→ **SHORT TASK**: Starting at the line with "At what distance from", transcribe each line through the final one, both included, and add nothing.

|---|

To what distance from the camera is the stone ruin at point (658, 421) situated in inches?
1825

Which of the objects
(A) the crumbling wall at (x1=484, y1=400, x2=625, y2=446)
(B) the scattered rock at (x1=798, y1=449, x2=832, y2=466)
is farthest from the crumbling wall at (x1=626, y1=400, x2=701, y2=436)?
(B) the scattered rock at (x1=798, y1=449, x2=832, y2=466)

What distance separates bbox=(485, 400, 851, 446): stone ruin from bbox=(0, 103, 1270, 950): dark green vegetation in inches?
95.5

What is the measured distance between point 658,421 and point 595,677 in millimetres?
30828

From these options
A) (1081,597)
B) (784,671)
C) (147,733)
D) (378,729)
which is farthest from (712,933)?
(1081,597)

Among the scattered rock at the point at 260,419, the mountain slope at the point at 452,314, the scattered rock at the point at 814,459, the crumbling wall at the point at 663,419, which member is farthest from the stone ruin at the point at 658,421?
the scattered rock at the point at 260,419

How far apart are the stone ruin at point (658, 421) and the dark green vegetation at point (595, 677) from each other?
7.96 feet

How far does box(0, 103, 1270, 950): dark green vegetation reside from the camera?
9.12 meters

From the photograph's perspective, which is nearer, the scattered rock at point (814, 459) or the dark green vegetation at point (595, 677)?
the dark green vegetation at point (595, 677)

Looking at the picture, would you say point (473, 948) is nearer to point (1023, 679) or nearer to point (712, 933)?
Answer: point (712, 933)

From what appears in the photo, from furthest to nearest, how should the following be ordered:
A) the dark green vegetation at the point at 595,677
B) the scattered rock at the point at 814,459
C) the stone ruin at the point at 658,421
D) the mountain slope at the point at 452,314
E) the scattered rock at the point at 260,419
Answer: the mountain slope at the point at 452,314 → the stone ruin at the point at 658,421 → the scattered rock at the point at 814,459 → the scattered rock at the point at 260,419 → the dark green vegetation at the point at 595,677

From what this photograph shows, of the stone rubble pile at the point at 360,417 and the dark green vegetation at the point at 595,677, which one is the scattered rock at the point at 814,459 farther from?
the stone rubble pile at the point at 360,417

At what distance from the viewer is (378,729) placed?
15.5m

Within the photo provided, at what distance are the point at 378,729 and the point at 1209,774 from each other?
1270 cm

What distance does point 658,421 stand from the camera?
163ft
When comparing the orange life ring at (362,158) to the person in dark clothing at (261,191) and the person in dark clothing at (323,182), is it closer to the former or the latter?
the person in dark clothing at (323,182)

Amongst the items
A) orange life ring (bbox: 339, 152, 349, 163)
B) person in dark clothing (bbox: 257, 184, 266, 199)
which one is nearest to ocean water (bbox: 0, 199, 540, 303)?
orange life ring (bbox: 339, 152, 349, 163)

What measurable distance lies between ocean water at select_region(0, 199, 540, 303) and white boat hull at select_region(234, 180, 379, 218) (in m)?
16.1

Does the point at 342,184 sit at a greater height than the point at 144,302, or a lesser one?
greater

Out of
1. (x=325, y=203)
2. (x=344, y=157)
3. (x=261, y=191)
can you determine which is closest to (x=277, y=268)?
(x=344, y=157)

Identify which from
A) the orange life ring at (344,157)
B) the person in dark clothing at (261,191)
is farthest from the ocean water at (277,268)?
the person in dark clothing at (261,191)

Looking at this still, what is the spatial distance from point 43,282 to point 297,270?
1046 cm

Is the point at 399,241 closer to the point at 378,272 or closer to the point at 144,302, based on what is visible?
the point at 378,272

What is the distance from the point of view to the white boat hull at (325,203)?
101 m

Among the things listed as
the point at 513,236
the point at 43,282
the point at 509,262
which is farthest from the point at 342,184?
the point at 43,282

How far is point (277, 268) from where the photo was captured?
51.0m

|---|

→ **WRITTEN SOLUTION**:
At what distance from the viewer is (378,729) placed?
15.5m

Within the photo provided, at what distance are the point at 378,729 and the point at 1209,774 from each other?
1270 cm

What distance does point 658,421 stand from the camera?
163ft
When comparing the orange life ring at (362,158) to the person in dark clothing at (261,191) and the person in dark clothing at (323,182), is it closer to the former or the latter?
the person in dark clothing at (323,182)

Amongst the items
A) orange life ring (bbox: 339, 152, 349, 163)
B) person in dark clothing (bbox: 257, 184, 266, 199)
which one is nearest to ocean water (bbox: 0, 199, 540, 303)?
orange life ring (bbox: 339, 152, 349, 163)

What measurable distance lies between ocean water at select_region(0, 199, 540, 303) and white boat hull at select_region(234, 180, 379, 218) (in m)?
16.1

Does the point at 342,184 sit at a greater height than the point at 144,302, or a lesser one?
greater

Out of
1. (x=325, y=203)
2. (x=344, y=157)
3. (x=261, y=191)
can you determine which is closest to (x=277, y=268)?
(x=344, y=157)

Identify which from
A) the orange life ring at (344,157)
B) the person in dark clothing at (261,191)
is farthest from the ocean water at (277,268)?
the person in dark clothing at (261,191)

Looking at this still, what is the spatial distance from point 43,282 to point 297,270?
1046 cm

Is the point at 399,241 closer to the point at 378,272 or closer to the point at 144,302, based on what is visible?
the point at 378,272

What is the distance from the point of view to the white boat hull at (325,203)?
101 m

Among the things listed as
the point at 513,236
the point at 43,282
the point at 509,262
which is farthest from the point at 342,184?
the point at 43,282

How far is point (277, 268) from where the photo was captured?
51.0m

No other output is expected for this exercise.